Enhancing your competitive advantage. Electricity is an expensive input cost for the typical manufacturing process. By understanding at a granular level how electricity is used, manufacturers can fine tune every aspect of their production line and supply chain. All in real-time.

Reliability and Uptime

Large scale manufacturing depends on costly capital equipment. If a printing press or conveyer belt goes offline then the production line may stop for an extended period. Downtime is lost profits and potentially a failure to meet contractual obligations may expose your organisation to litigation or damages claims.
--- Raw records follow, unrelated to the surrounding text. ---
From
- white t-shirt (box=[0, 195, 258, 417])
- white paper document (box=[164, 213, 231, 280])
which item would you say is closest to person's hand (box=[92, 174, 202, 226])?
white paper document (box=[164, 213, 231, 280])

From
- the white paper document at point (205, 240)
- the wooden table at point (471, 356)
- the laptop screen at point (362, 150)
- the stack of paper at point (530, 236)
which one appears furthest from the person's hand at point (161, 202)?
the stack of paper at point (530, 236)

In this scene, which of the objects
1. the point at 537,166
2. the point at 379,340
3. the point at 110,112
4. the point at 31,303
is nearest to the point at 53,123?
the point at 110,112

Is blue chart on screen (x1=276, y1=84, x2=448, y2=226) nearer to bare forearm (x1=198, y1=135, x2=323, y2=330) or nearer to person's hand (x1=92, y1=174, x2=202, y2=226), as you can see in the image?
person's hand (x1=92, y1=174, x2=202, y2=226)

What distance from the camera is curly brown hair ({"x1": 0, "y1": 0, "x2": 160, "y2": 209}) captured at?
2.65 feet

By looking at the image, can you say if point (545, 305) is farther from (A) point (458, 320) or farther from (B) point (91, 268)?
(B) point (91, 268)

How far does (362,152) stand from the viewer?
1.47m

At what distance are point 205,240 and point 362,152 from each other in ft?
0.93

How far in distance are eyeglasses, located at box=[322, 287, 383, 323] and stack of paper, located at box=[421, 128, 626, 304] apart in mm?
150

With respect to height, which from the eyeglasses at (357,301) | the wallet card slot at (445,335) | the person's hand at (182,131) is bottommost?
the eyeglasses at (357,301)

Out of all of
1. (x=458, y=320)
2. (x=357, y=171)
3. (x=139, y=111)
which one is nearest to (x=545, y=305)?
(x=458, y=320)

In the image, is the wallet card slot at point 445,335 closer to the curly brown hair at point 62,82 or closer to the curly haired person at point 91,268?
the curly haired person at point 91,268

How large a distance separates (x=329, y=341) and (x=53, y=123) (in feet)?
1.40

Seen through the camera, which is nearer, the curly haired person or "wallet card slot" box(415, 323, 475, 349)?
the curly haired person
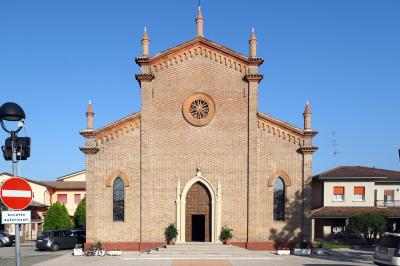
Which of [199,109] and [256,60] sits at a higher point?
[256,60]

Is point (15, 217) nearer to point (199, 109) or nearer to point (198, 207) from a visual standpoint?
point (198, 207)

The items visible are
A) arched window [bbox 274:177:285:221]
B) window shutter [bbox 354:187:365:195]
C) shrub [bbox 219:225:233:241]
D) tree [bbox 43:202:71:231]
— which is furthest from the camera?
tree [bbox 43:202:71:231]

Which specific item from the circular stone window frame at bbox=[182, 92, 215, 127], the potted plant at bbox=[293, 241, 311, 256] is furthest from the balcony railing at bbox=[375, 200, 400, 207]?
the circular stone window frame at bbox=[182, 92, 215, 127]

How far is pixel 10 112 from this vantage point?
300 inches

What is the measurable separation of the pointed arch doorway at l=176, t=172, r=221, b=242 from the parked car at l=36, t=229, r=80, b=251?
10.5 meters

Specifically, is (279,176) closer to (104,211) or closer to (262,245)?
(262,245)

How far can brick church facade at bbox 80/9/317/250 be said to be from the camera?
2800cm

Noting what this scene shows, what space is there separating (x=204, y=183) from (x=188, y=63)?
790cm

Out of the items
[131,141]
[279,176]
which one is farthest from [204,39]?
[279,176]

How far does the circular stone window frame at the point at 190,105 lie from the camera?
28.6m

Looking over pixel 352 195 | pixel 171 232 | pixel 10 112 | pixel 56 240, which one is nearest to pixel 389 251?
pixel 171 232

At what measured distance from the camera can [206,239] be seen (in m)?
28.4

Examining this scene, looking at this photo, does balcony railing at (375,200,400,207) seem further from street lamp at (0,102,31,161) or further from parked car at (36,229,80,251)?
street lamp at (0,102,31,161)

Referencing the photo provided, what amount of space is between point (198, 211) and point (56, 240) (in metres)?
11.7
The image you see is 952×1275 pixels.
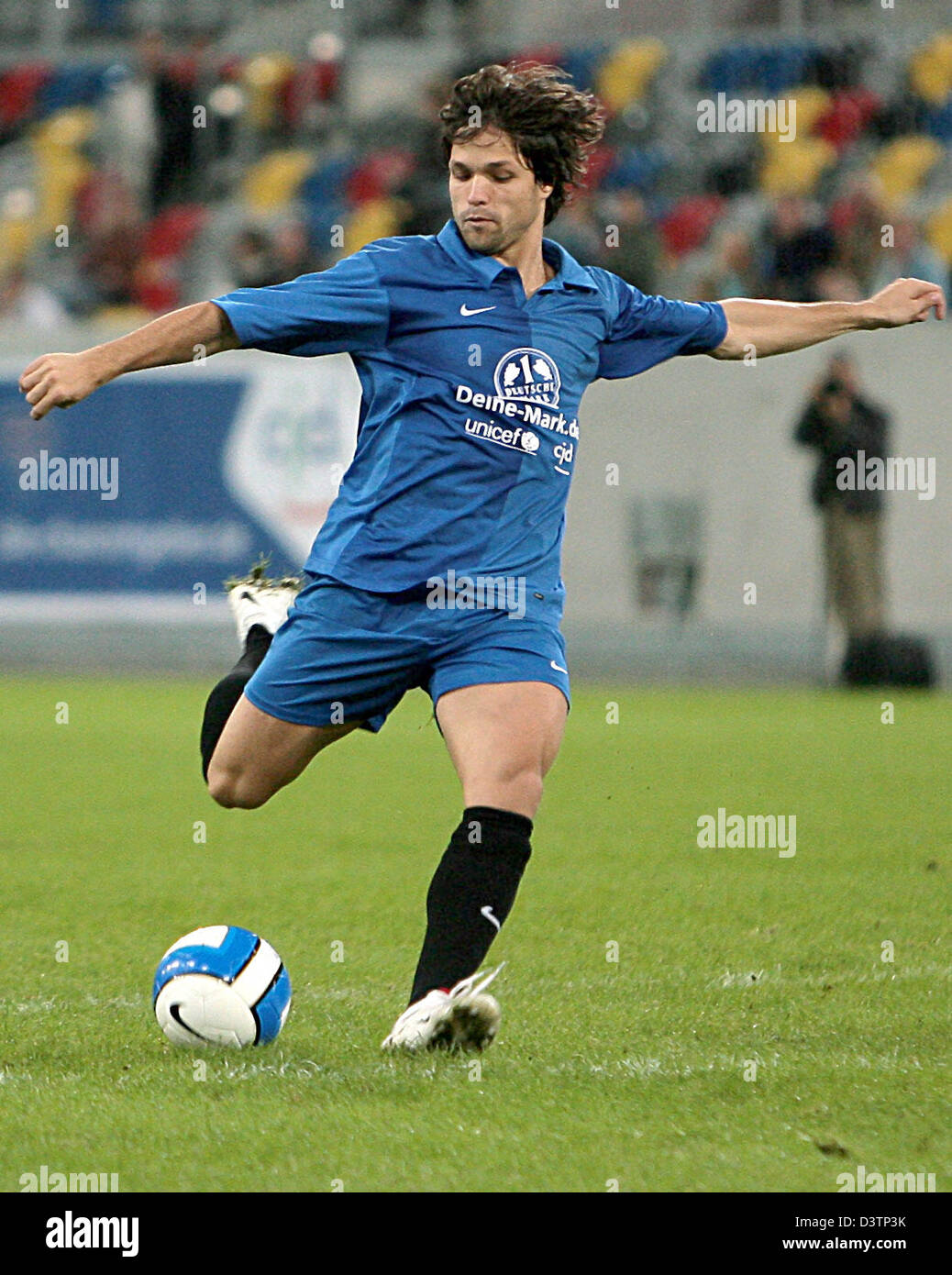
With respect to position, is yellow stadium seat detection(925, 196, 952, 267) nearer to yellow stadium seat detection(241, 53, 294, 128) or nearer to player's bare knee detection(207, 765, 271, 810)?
yellow stadium seat detection(241, 53, 294, 128)

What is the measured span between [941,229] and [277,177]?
674cm

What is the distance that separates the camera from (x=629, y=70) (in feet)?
62.8

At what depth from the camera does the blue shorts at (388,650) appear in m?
4.36

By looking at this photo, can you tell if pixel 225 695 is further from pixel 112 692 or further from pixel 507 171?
pixel 112 692

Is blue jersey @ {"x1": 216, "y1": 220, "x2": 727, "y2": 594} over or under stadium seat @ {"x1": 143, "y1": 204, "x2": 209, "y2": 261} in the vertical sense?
under

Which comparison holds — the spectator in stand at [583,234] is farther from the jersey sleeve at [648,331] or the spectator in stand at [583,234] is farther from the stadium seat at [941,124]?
the jersey sleeve at [648,331]

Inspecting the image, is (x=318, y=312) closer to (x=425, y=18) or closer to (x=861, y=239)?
(x=861, y=239)

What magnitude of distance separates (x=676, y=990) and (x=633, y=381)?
36.4 feet

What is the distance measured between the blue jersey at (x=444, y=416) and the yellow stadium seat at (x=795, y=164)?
1354cm

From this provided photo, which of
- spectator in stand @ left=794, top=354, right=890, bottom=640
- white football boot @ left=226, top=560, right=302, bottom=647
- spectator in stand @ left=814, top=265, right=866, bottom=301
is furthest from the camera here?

Proactive maintenance or pre-configured alerts

Energy monitoring systems can often alert production managers to anomalous behaviour that may indicate potential equipment failure. Many forms of production hardware provide alerts that operating parameters are not complying with product specifications. An increase in energy consumption may indicate a need for maintenance or flag an imminent failure. Monitoring electricity consumption in real-time may prevent unplanned outages or assist in planning proactive maintenance for the entire production environment. Scheduled downtime is a vital way to mitigate risks posed by failing to meet production quotas or delivery schedules.

Wear and Tear

Equipment that’s worn or minimally maintained often runs at below-par performance levels. This increases electricity usage and operating costs and may lead to unplanned downtime. Often equipment failure can be averted.

Safety Considerations

Energy monitoring is critical for monitoring the operations of safety equipment the impact of an unplanned outage because of an equipment failure. But what if the equipment is critical for protecting the health and safety of employees or neighbours?
Tracking performance and adding alerts will help to limit liabilities posed from unsafe working environments and bolster overall safety standards across your plant.

Cost Allocation

Real-Time electricity analysis provides the ability for management to drill-down to roles, responsibilities, locations, processes and performance. This offers the opportunity for granular auditing of every cost centre and detailed allocation to customers, division or any cost centre nominated. Billing per customer, production run or process can easily be reviews and assessed for the bottom-line value it contributes to revenues.